### Task statement
Return, word for word, only the lines from the one containing "How distantly are" through the last line of the entries.

[start Information supplied]

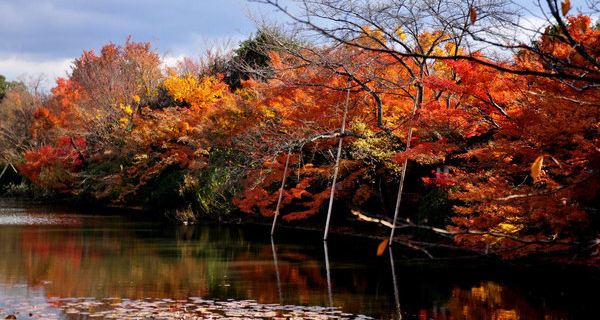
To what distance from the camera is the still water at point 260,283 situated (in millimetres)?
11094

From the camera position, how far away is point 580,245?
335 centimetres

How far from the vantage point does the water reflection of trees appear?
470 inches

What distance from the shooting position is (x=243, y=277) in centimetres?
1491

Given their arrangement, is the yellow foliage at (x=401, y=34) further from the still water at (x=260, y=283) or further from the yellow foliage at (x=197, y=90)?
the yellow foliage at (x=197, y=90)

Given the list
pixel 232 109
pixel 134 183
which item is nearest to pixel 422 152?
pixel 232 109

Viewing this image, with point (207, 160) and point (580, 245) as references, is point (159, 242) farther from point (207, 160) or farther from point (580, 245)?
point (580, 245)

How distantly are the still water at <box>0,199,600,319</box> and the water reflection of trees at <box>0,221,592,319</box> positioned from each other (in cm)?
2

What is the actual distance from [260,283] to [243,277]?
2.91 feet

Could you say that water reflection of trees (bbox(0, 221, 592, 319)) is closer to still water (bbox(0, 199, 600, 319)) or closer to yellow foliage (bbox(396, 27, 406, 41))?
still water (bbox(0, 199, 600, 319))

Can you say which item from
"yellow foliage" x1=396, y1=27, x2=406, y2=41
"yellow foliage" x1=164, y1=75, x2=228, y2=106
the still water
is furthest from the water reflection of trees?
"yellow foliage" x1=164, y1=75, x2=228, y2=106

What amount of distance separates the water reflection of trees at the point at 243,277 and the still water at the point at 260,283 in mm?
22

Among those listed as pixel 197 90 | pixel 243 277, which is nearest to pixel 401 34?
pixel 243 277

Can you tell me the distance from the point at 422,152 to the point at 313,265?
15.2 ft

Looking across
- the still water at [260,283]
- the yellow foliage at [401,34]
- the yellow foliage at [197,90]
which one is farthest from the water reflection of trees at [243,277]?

[end Information supplied]

### Result of this task
How distantly are the still water at <box>0,199,600,319</box> and the water reflection of trees at <box>0,221,592,319</box> positioned from each other (in cm)?
2

What is the actual distance from [260,283] to [243,277]?
2.91 feet

Could you say that water reflection of trees (bbox(0, 221, 592, 319)) is closer to still water (bbox(0, 199, 600, 319)) or closer to yellow foliage (bbox(396, 27, 406, 41))?
still water (bbox(0, 199, 600, 319))

Can you say which item from
"yellow foliage" x1=396, y1=27, x2=406, y2=41
"yellow foliage" x1=164, y1=75, x2=228, y2=106
the still water
is furthest from the water reflection of trees?
"yellow foliage" x1=164, y1=75, x2=228, y2=106

What amount of distance separates the water reflection of trees at the point at 243,277 and the still water at the point at 260,283 in mm?
22

Among those listed as pixel 197 90 | pixel 243 277, which is nearest to pixel 401 34?
pixel 243 277

Can you tell me the distance from the point at 422,152 to the point at 313,265?
15.2 ft

Looking across
- the still water at [260,283]
- the yellow foliage at [401,34]
- the yellow foliage at [197,90]
which one is farthest from the water reflection of trees at [243,277]?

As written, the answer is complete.